*POTONGAN DOKUMEN:*
-----

DISTORSI SUKUK NEGARA (Bisnis Indonesia, Opini, 12 Juni 2010)
Surat berharga negara masih menjadi sumber pembiayaan APBN
Sukuk negara semula dimaksudkan untuk mendiversifikasi instrumen pembiayaan. Regulasi sudah menyiratkan untuk membiayai proyek pembangunan. Sayang, agresif pemerintah dalam menerbitkan sukuk negara belakangan ini belum mampu diimbangi dengan pemanfaatan yang optimal. Jika himpunan dana sukuk negara tak berwujud konkret, yang terjadi adalah sebuah distorsi bagi instrumen ini.
Sukuk saat ini menjadi fenomena global. Sukuk menjadi bagian yang tak terpisahkan dari sistem keuangan dunia. Sebagai sebuah instrumen pembiayaan pembangunan berbasis syariah, sukuk secara universal diterima lintas agama, budaya, dan bangsa. Satu-persatu negara muslim dan nonmuslim kini mengadopsi dan turut menerbitkannya.

-----

*YANG HARUS DIKERJAKAN:*
A) Kutip dari tulisan tentang sukuk negara bagian mulai dari "DISTORSI SUKUK NEGARA" sampai dengan "bagi instrumen ini.", tanpa mengubah satu kata pun.
B) Tulis kelanjutan tulisan tentang sukuk negara di atas, dimulai sesudah kalimat terakhir yang tercantum.

*BARIS DATA:*
-----

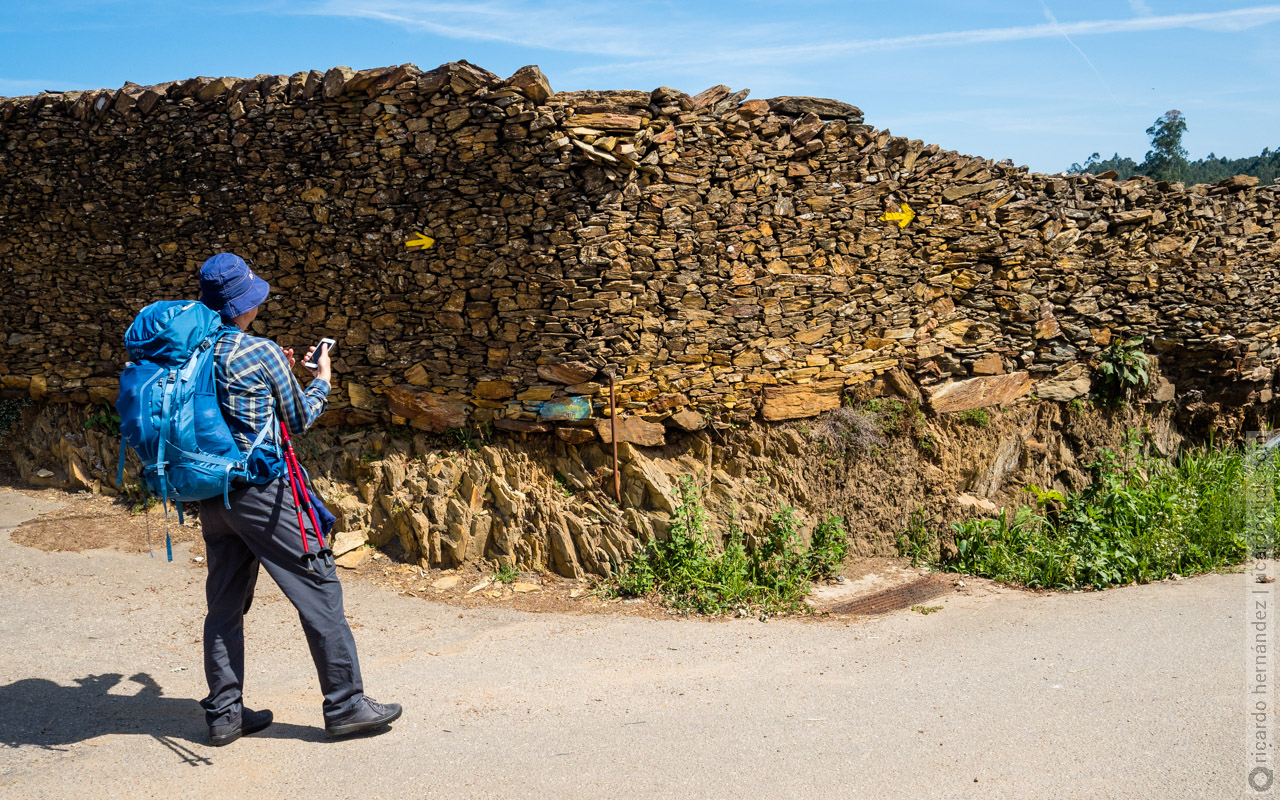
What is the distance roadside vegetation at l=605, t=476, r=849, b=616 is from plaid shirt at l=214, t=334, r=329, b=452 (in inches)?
121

-----

*JAWABAN:*
A)
DISTORSI SUKUK NEGARA (Bisnis Indonesia, Opini, 12 Juni 2010)
Surat berharga negara masih menjadi sumber pembiayaan APBN
Sukuk negara semula dimaksudkan untuk mendiversifikasi instrumen pembiayaan. Regulasi sudah menyiratkan untuk membiayai proyek pembangunan. Sayang, agresif pemerintah dalam menerbitkan sukuk negara belakangan ini belum mampu diimbangi dengan pemanfaatan yang optimal. Jika himpunan dana sukuk negara tak berwujud konkret, yang terjadi adalah sebuah distorsi bagi instrumen ini.

B)
Indonesia sebagai negara dengan penduduk muslim terbesar di dunia termasuk cukup terlambat menerapkan sukuk. Regulasi sukuk baru disahkan pada 2008. Hingga akhir 2009, dana sukuk yang dihimpun Pemerintah Indonesia baru sekitar Rp20 triliun.
Agresif pemerintah mulai terlihat pada 2010. Sepanjang triwulan I/2010, pemerintah sedikitnya telah melakukan empat kali penawaran sukuk dengan dana terhimpun hampir menyentuh Rp13 triliun. Memasuki triwulan II, pada April, pemerintah melakukan dua kali penawaran dengan dana terhimpun Rp1,125 triliun. Pada Mei, dengan dua kali penawaran, dana yang terhimpun Rp5 triliun.
Harus diakui, salah satu konsekuensi nyata dari pembayaran imbalan atas sukuk negara yang diterbitkan pemerintah adalah tambahan beban pada sisi pengeluaran anggaran pendapatan dan belanja negara (APBN). Ditambah lagi dengan kewajiban atas berbagai pengeluaran rutin lainnya, keseluruhan ini dapat berdampak pada reduksitas kemampuan pemerintah untuk melakukan stimulus fiskal bagi pertumbuhan ekonomi. Pasalnya, kemampuan pemerintah untuk membiayai proyek dan program pembangunan menjadi berkurang.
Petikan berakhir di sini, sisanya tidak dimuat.